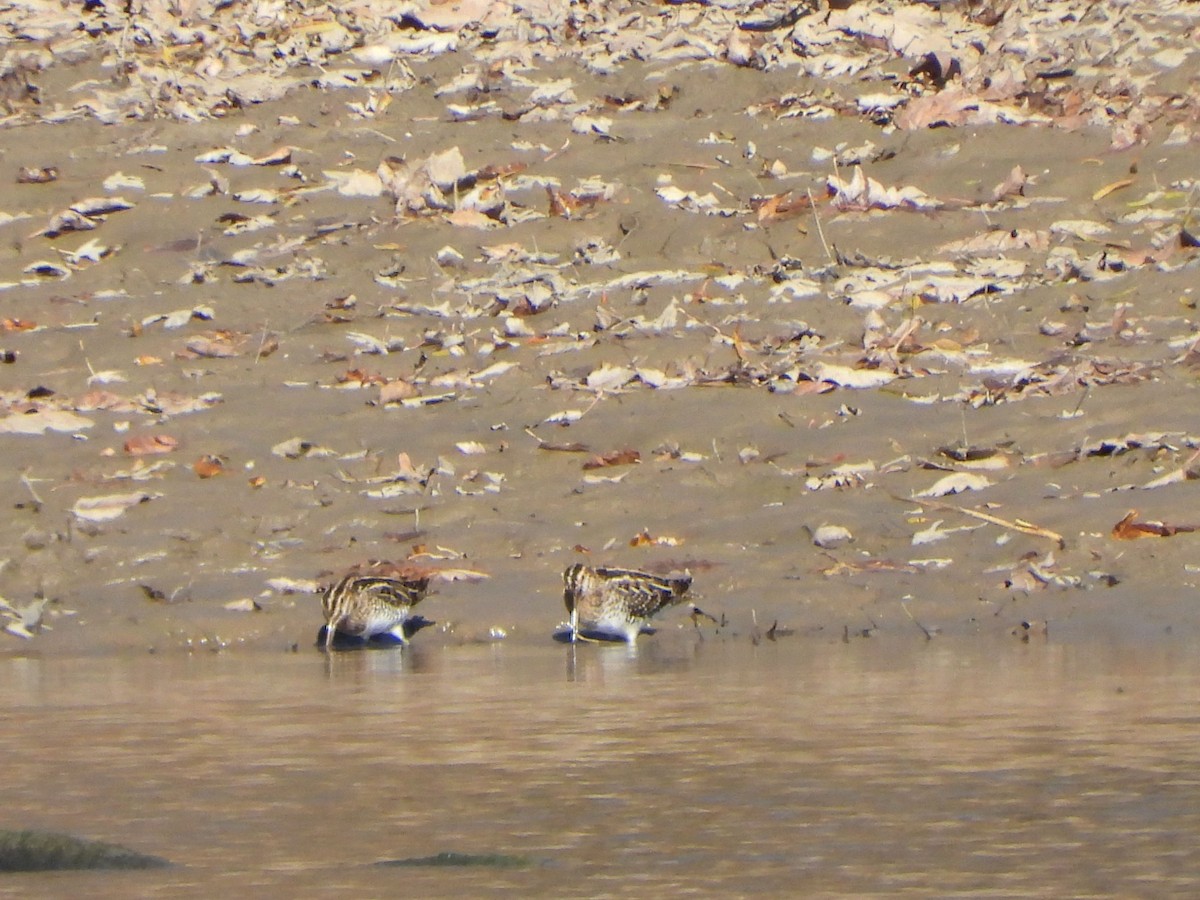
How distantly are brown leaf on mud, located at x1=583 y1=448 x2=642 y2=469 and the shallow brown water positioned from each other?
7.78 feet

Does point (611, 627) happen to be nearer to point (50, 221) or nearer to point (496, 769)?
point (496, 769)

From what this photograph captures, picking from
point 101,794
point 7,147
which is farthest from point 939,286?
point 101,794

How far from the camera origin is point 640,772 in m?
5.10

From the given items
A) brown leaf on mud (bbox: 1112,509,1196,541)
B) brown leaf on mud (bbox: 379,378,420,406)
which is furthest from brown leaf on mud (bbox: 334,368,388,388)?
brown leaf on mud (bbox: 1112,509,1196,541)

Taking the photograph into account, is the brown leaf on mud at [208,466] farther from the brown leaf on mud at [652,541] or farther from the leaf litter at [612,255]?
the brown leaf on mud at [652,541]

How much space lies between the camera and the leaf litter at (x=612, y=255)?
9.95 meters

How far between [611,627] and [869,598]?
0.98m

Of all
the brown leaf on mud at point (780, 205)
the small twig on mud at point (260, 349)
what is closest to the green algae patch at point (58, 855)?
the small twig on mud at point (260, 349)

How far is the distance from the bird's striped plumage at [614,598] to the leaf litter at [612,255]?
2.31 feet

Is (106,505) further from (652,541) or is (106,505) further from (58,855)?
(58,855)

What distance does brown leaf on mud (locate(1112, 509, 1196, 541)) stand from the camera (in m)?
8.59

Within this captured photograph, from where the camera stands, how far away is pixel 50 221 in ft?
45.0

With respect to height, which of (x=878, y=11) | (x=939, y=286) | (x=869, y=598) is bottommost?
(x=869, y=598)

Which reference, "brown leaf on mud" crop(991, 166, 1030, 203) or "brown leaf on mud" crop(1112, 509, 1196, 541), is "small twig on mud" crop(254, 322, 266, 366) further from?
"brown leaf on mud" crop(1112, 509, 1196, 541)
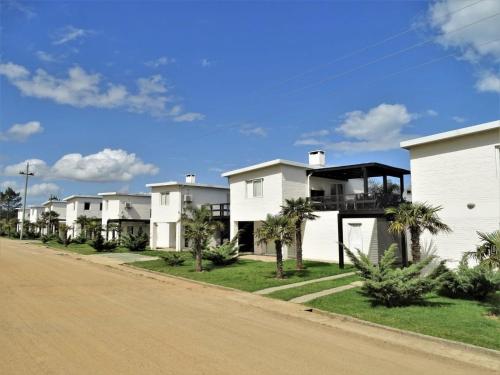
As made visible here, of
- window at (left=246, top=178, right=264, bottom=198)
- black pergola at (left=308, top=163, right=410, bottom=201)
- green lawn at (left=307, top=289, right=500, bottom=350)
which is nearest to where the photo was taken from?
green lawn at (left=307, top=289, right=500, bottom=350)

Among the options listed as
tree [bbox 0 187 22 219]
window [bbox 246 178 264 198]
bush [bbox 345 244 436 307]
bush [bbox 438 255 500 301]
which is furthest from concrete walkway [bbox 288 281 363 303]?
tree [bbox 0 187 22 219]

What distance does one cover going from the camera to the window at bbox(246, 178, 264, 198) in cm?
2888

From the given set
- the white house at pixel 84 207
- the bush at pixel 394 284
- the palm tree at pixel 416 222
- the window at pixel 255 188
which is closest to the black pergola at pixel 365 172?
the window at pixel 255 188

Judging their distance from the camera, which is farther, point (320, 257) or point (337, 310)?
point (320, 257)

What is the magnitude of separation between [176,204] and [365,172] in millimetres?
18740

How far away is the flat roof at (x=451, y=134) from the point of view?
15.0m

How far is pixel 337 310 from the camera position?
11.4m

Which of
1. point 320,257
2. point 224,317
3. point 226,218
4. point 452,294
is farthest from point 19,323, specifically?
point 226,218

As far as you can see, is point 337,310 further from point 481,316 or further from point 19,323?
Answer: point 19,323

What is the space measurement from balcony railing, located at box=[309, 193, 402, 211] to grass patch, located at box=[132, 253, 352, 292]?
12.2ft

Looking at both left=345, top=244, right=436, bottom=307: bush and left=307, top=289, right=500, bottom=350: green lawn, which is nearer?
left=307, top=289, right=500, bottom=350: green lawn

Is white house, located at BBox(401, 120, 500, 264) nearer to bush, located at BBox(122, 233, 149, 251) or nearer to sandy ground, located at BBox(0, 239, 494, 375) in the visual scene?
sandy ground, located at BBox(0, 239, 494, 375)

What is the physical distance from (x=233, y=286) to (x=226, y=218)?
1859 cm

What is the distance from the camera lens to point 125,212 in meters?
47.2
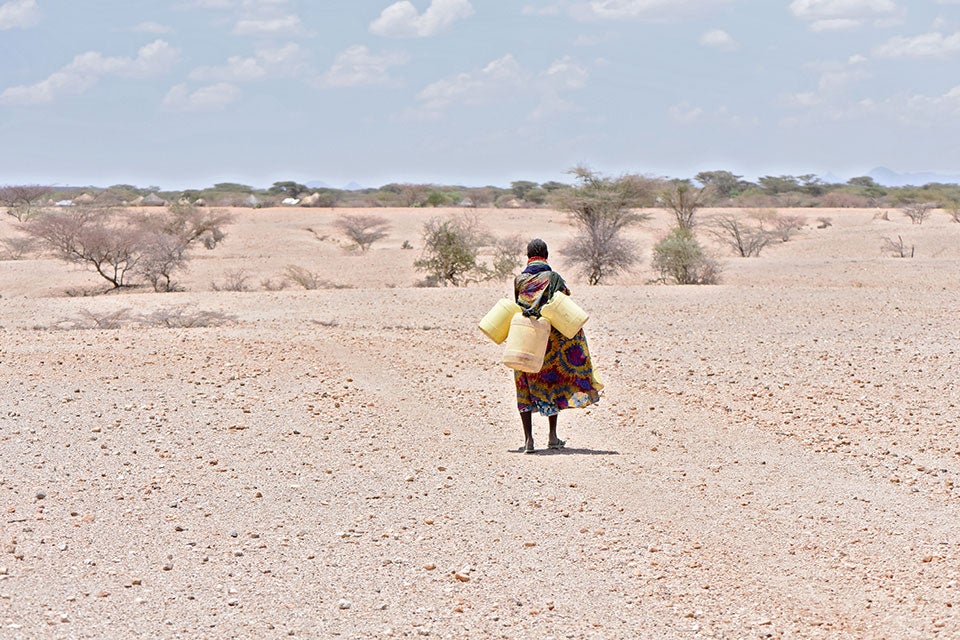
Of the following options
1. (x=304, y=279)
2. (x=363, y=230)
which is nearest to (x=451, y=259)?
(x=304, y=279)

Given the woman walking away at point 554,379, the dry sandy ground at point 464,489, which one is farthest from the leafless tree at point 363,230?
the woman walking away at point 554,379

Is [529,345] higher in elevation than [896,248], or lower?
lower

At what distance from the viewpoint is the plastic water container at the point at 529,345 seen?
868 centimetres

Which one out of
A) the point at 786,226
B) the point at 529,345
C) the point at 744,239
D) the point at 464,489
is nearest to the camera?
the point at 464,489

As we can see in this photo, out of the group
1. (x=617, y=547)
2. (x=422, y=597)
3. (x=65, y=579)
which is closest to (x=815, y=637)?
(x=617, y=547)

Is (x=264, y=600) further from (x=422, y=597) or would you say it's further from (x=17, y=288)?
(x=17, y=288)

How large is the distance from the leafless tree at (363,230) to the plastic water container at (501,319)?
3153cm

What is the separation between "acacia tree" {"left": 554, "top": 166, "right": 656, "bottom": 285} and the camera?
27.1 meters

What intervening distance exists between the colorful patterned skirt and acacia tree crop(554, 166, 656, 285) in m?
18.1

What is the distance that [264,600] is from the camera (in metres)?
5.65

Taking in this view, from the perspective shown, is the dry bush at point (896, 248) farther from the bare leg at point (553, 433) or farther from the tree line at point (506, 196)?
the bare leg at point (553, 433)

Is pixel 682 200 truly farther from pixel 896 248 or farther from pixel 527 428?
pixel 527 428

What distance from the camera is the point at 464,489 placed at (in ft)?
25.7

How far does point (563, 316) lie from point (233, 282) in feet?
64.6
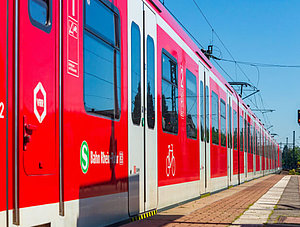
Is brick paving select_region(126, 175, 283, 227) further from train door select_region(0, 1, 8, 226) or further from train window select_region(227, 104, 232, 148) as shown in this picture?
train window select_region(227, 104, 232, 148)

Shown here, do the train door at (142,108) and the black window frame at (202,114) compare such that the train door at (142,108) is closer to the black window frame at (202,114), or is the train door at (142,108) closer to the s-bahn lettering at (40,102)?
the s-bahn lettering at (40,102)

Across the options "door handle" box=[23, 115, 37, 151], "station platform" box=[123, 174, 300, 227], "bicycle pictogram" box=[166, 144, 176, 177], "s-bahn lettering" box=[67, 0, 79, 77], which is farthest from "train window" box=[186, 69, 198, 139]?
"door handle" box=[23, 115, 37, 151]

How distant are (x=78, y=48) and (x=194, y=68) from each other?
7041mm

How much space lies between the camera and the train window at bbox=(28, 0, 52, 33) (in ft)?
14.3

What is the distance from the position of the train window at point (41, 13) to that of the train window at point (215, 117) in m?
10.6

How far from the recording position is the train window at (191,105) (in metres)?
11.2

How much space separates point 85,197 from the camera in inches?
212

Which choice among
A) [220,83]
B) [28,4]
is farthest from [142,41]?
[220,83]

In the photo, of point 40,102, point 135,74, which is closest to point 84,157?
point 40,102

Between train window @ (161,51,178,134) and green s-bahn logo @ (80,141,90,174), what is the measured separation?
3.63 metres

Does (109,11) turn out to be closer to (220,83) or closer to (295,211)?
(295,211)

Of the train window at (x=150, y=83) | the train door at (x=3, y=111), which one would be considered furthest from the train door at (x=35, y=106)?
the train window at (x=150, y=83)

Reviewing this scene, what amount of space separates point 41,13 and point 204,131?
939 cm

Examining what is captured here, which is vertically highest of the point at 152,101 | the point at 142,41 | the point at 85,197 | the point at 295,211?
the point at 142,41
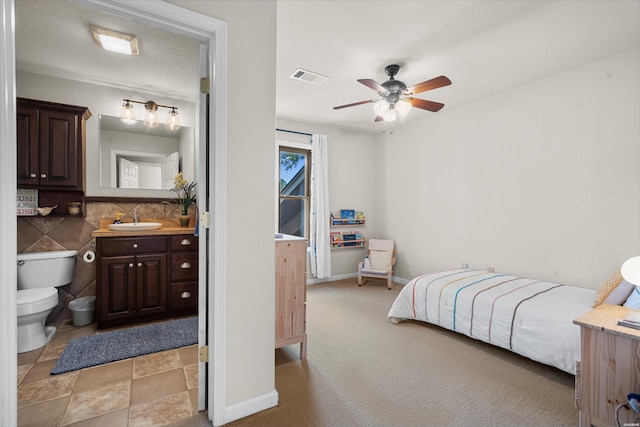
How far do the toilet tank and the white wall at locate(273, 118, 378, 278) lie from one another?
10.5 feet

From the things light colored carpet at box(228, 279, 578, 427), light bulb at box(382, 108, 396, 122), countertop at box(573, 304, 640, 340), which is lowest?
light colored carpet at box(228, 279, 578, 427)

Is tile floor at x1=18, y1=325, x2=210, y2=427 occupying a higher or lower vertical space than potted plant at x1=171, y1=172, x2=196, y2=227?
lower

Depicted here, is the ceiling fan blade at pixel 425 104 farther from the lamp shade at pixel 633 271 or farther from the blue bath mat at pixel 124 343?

» Task statement: Repeat only the lines from the line with "Across the options" to the end of the entries, including both the first and the last line, and drop every picture.

» Complete answer:
Across the options "door handle" box=[23, 115, 37, 151], "station platform" box=[123, 174, 300, 227], "bicycle pictogram" box=[166, 144, 176, 177], "s-bahn lettering" box=[67, 0, 79, 77], which is farthest from "train window" box=[186, 69, 198, 139]?
"door handle" box=[23, 115, 37, 151]

How distant are (x=78, y=48) and (x=194, y=68) from each other?
7041mm

How much space lies between the camera and the train window at bbox=(28, 0, 52, 33) (in ft)?
14.3

What is the distance from the position of the train window at point (41, 13) to that of the train window at point (215, 117) in m?
10.6

How far from the recording position is the train window at (191,105) (in metres)?
11.2

How much space separates point 85,197 from the camera in inches?
212

Which choice among
A) [220,83]
B) [28,4]
is farthest from [142,41]?
[220,83]

In the photo, of point 40,102, point 135,74, which is closest to point 84,157?
point 40,102

Between train window @ (161,51,178,134) and green s-bahn logo @ (80,141,90,174), what is the measured separation?
3.63 metres

Does (109,11) turn out to be closer to (220,83) or closer to (295,211)?
(295,211)

Of the train window at (x=150, y=83) | the train door at (x=3, y=111), which one would be considered furthest from the train door at (x=35, y=106)?
the train window at (x=150, y=83)

Reviewing this scene, what amount of space separates point 41,13 and point 204,131?
939 cm

Examining what is captured here, which is vertically highest of the point at 152,101 | the point at 142,41 | the point at 85,197 | the point at 295,211?
the point at 142,41
How far do the toilet tank and the white wall at locate(273, 118, 378, 278) lie from one another?
10.5 feet

From the things light colored carpet at box(228, 279, 578, 427), light bulb at box(382, 108, 396, 122), countertop at box(573, 304, 640, 340), which is lowest?
light colored carpet at box(228, 279, 578, 427)

Is tile floor at x1=18, y1=325, x2=210, y2=427 occupying a higher or lower vertical space than potted plant at x1=171, y1=172, x2=196, y2=227?
lower

Depicted here, is the ceiling fan blade at pixel 425 104 farther from the lamp shade at pixel 633 271 or farther from the blue bath mat at pixel 124 343?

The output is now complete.